**Work to complete:**
1. Retype the passage from "Finding the Cure" word for word, starting with "My practice, Balance" and going on through "and two naturopaths.".
2. According to "Finding the Cure," how long are appointments at Balance Medical Center?
*** Excerpt Section Begins ***
Finding the Cure

Dr. Rishi Verma, medical director.

An advocate for healthy living, Dr. Rishi Verma believes he can help people achieve optimal health. His beliefs are so strong that he progressed from the practice of traditional medicine and founded Vancouver-based Balance Medical Center, a physician-run clinic that focuses on integrative and functional medicine. Balance Medical Center offers an individualized approach for each patient, addressing the root of their health concerns rather than reactively prescribing treatments. Dr. Verma’s passion for his practice has had a profound impact on patients.

My practice, Balance Medical Center, is founded on a unique idea that is relatively new to Canada—assess the body as a whole, discover the deficiencies, and then individualize a treatment plan based on the root cause of the problems. This approach, which is known as integrative medicine, is, at its core, a fundamentally different approach than traditional symptom-based Western medicine.

The other difference in our approach from a traditional medical practice is how our appointments are structured—we give patients time. Appointments are 30 minutes long, and patients pay an annual fee, which is surprisingly lower than you would think, for unlimited appointments. Our clinic staff is comprised of two medical doctors, a holistic nutritionist, and two naturopaths.
*** Excerpt Section Ends ***
*** Data for review Section Begins ***
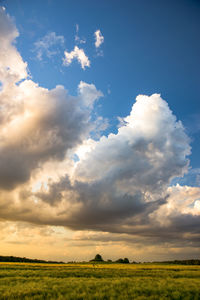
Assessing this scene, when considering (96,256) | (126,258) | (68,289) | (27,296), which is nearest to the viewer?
(27,296)

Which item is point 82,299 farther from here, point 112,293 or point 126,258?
point 126,258

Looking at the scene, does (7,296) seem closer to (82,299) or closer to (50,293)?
(50,293)

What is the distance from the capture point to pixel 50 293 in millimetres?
17969

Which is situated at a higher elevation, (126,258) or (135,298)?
(135,298)

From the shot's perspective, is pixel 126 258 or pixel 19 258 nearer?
pixel 19 258

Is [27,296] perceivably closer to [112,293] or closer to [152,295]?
[112,293]

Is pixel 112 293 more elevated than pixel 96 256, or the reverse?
pixel 112 293

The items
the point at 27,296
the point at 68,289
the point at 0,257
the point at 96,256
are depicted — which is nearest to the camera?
the point at 27,296

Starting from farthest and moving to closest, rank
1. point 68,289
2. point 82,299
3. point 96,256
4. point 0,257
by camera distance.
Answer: point 96,256, point 0,257, point 68,289, point 82,299

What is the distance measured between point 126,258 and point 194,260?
53346 mm

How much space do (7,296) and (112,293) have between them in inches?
343

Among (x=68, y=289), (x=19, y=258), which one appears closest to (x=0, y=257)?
(x=19, y=258)

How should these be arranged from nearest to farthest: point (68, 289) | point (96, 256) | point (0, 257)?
1. point (68, 289)
2. point (0, 257)
3. point (96, 256)

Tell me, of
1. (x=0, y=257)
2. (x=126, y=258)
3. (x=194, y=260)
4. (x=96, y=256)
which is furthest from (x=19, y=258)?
(x=194, y=260)
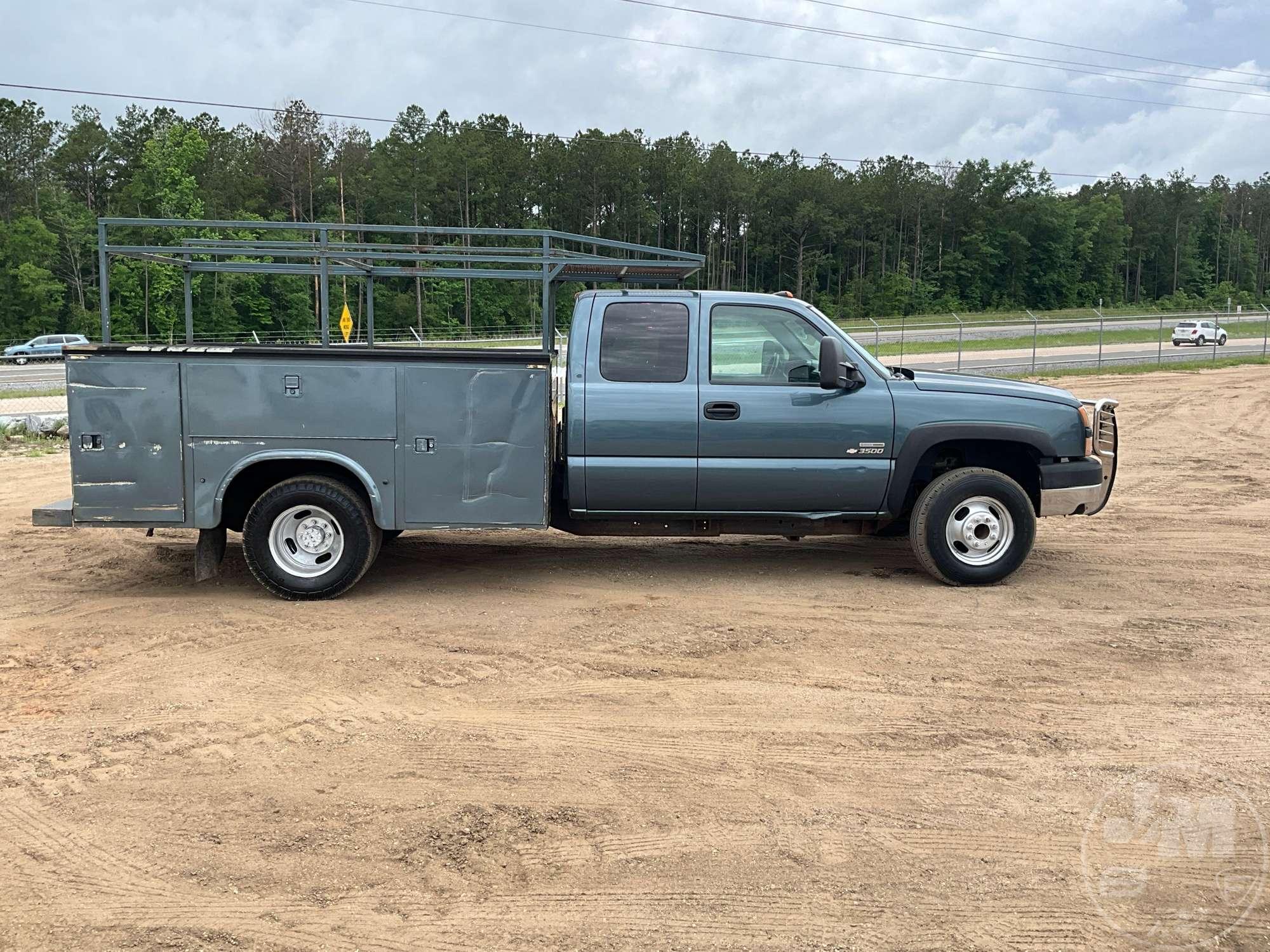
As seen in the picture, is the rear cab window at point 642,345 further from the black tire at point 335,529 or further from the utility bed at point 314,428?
the black tire at point 335,529

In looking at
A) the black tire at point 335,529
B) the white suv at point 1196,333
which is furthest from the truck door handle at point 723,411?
the white suv at point 1196,333

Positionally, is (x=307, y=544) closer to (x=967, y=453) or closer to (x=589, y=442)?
(x=589, y=442)

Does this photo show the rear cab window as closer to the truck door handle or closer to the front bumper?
the truck door handle

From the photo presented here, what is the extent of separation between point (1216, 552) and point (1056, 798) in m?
5.68

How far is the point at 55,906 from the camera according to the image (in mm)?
3488

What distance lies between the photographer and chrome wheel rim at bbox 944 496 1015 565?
7570 mm

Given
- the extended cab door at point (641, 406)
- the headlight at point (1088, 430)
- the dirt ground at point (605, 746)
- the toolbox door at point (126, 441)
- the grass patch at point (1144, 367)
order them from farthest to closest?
the grass patch at point (1144, 367), the headlight at point (1088, 430), the extended cab door at point (641, 406), the toolbox door at point (126, 441), the dirt ground at point (605, 746)

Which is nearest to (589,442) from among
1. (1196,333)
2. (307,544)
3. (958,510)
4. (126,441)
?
(307,544)

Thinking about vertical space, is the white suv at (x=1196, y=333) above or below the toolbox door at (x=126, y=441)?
above

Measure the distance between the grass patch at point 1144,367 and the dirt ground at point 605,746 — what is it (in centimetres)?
2068

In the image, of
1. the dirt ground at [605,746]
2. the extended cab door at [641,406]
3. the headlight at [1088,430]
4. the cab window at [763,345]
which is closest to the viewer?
the dirt ground at [605,746]

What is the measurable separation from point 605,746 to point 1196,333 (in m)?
48.6

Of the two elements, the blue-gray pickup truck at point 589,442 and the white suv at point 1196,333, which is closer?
the blue-gray pickup truck at point 589,442

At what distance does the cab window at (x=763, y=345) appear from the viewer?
739cm
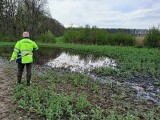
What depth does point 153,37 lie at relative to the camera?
3788cm

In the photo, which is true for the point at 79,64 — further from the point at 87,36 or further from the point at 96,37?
the point at 87,36

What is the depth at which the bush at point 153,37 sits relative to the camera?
124 ft

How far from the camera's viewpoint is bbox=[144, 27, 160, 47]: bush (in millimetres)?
37875

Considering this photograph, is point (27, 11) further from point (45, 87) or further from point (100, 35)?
point (45, 87)

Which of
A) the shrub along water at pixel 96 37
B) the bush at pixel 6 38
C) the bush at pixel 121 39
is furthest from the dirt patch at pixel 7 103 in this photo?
the bush at pixel 6 38

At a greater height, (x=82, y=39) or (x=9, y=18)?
(x=9, y=18)

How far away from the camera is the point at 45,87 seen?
10.9 m

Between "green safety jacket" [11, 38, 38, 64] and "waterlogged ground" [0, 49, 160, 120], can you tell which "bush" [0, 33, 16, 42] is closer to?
"waterlogged ground" [0, 49, 160, 120]

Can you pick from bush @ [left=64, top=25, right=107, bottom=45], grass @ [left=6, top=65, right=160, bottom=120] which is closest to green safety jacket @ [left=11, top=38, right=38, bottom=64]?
grass @ [left=6, top=65, right=160, bottom=120]

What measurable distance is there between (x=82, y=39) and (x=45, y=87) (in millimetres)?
37243

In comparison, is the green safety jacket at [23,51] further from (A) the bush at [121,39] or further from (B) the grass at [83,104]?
(A) the bush at [121,39]

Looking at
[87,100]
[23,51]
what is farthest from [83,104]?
[23,51]

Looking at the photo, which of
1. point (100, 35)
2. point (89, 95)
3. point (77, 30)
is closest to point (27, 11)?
point (77, 30)

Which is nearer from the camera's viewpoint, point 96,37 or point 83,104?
point 83,104
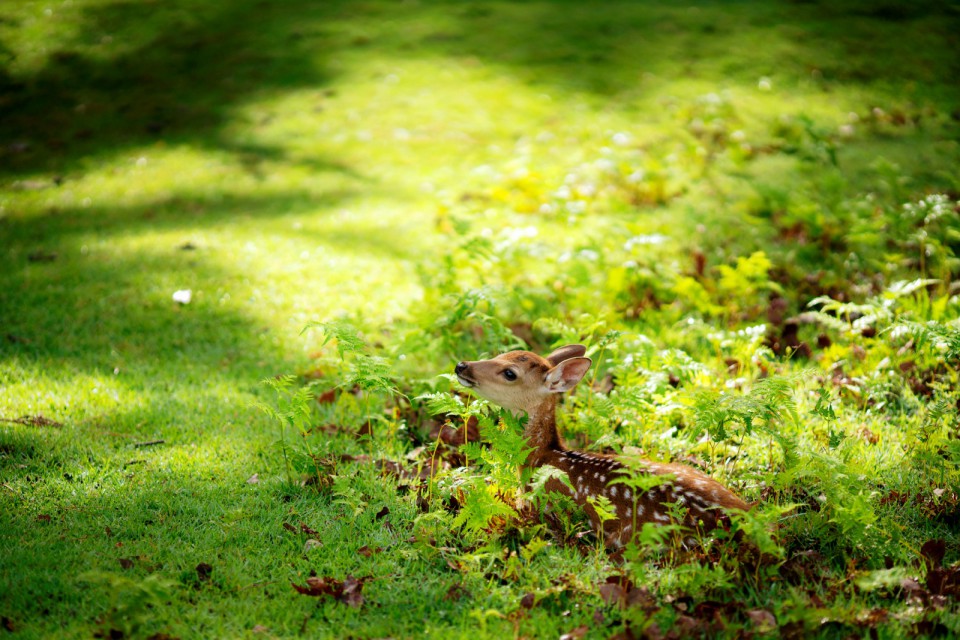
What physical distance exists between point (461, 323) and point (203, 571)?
2.92 meters

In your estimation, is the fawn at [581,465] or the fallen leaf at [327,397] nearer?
the fawn at [581,465]

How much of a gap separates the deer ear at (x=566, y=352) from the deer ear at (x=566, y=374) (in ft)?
0.86

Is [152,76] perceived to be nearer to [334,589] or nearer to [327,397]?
[327,397]

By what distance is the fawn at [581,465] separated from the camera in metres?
3.55

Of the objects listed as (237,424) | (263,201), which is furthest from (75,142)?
(237,424)

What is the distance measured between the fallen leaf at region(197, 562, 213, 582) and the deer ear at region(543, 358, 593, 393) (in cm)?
191

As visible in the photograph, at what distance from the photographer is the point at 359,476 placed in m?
4.28

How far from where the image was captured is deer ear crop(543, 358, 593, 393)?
407 cm

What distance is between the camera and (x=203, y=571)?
3441 millimetres

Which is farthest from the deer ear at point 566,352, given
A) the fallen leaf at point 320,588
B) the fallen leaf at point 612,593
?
the fallen leaf at point 320,588

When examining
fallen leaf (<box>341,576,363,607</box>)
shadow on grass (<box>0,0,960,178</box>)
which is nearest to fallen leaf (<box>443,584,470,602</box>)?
fallen leaf (<box>341,576,363,607</box>)

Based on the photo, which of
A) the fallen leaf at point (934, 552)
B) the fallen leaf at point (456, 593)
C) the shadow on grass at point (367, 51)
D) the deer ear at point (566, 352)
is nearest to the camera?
the fallen leaf at point (456, 593)

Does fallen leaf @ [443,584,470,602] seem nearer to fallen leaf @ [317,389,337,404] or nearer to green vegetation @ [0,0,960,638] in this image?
green vegetation @ [0,0,960,638]

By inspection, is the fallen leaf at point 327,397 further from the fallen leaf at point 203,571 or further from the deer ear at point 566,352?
the fallen leaf at point 203,571
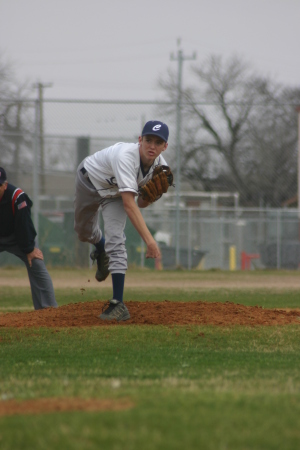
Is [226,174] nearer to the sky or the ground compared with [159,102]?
nearer to the ground

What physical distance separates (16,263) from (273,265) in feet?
22.8

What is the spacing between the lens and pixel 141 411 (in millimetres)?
2959

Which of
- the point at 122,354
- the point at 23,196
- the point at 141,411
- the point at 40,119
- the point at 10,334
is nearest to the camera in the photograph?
the point at 141,411

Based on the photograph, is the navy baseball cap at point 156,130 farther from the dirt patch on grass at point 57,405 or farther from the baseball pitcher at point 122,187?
the dirt patch on grass at point 57,405

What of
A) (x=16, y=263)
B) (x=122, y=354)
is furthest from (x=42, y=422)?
(x=16, y=263)

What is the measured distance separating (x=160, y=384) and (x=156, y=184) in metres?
3.03

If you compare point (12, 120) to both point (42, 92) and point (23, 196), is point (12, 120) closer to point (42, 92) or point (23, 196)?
point (42, 92)

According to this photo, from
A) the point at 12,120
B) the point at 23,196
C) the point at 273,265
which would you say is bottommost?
the point at 273,265

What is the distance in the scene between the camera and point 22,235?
7422 millimetres

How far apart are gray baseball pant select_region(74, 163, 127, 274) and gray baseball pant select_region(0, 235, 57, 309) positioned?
59 centimetres

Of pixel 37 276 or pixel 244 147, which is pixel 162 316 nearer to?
pixel 37 276

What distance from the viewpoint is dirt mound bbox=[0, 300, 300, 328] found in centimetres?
660

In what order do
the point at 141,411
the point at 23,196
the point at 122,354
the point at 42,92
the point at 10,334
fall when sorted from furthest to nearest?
the point at 42,92 < the point at 23,196 < the point at 10,334 < the point at 122,354 < the point at 141,411

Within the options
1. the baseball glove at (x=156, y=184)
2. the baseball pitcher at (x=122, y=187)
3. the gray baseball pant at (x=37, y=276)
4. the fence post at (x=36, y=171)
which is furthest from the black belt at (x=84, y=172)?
the fence post at (x=36, y=171)
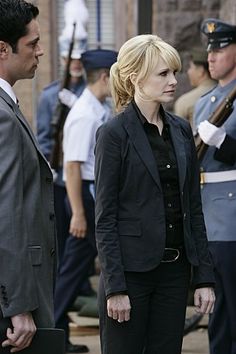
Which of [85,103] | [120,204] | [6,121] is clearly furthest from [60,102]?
[6,121]

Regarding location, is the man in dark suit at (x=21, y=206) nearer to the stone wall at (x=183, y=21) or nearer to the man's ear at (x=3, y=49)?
the man's ear at (x=3, y=49)

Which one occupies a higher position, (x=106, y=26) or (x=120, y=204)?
(x=120, y=204)

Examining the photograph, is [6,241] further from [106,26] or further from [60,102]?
[106,26]

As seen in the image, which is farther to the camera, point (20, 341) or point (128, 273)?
point (128, 273)

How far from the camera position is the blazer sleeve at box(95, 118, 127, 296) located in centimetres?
399

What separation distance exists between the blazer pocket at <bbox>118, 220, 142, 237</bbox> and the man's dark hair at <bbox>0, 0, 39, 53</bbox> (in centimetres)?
82

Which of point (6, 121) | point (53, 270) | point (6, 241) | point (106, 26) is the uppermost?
point (6, 121)

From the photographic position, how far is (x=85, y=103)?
6.27m

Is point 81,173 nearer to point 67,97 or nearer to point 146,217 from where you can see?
point 67,97

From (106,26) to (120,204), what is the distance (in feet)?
18.9

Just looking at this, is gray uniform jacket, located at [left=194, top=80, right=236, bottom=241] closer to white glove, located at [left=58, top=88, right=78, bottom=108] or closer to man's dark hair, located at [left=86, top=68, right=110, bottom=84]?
man's dark hair, located at [left=86, top=68, right=110, bottom=84]

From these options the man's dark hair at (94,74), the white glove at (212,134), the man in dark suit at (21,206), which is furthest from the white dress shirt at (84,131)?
the man in dark suit at (21,206)

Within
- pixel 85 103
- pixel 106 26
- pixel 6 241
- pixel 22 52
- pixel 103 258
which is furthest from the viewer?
pixel 106 26

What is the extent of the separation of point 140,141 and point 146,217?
291 millimetres
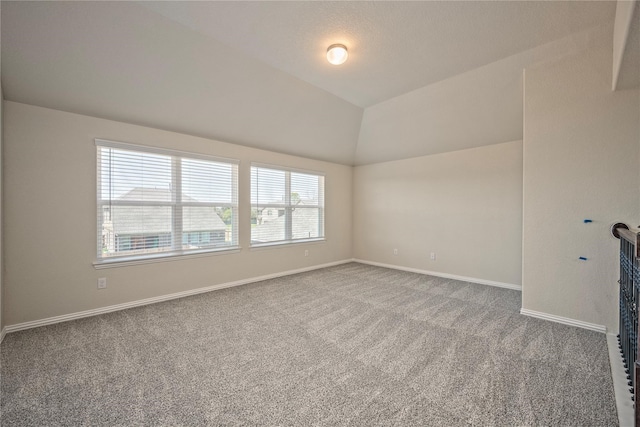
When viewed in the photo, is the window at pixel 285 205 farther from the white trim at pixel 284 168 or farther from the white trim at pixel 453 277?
the white trim at pixel 453 277

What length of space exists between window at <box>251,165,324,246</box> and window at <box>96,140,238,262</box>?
43 cm

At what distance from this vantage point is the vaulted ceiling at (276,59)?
7.10 ft

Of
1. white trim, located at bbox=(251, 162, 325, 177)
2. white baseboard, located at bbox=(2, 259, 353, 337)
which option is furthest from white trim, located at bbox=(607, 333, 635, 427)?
white trim, located at bbox=(251, 162, 325, 177)

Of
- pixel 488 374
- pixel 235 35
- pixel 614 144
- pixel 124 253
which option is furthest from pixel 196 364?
pixel 614 144

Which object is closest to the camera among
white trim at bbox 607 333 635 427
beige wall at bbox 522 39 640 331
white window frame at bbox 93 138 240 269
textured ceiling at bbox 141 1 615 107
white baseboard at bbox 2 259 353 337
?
white trim at bbox 607 333 635 427

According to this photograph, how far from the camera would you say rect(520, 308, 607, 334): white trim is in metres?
2.56

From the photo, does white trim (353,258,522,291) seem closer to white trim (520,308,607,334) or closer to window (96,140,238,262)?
white trim (520,308,607,334)

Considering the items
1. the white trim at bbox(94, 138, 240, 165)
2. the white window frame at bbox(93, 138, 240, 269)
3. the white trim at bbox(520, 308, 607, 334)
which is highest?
the white trim at bbox(94, 138, 240, 165)

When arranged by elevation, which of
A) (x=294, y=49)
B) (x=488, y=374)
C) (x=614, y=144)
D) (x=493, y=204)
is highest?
(x=294, y=49)

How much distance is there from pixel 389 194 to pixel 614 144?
3287 mm

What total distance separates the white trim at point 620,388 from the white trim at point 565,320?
25 cm

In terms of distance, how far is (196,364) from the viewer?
2.04 metres

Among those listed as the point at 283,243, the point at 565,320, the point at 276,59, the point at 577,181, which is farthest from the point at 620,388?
the point at 283,243

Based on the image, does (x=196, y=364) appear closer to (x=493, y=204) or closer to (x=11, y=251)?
(x=11, y=251)
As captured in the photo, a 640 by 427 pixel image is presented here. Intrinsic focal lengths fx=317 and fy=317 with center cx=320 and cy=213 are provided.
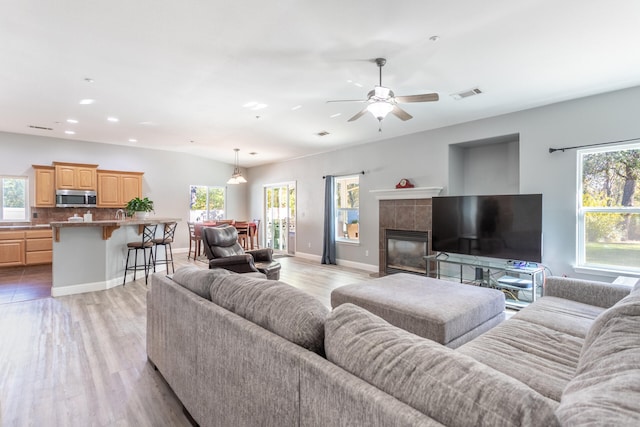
*** Data for review Section Ends ***
**Outputs by task:**
1.
My practice, Balance Medical Center, is founded on a unique idea that is relatively new to Canada—assess the body as a whole, discover the deficiencies, and then individualize a treatment plan based on the root cause of the problems. This approach, which is known as integrative medicine, is, at its core, a fundamentally different approach than traditional symptom-based Western medicine.

The other difference in our approach from a traditional medical practice is how our appointments are structured—we give patients time. Appointments are 30 minutes long, and patients pay an annual fee, which is surprisingly lower than you would think, for unlimited appointments. Our clinic staff is comprised of two medical doctors, a holistic nutritionist, and two naturopaths.

2. 30 minutes.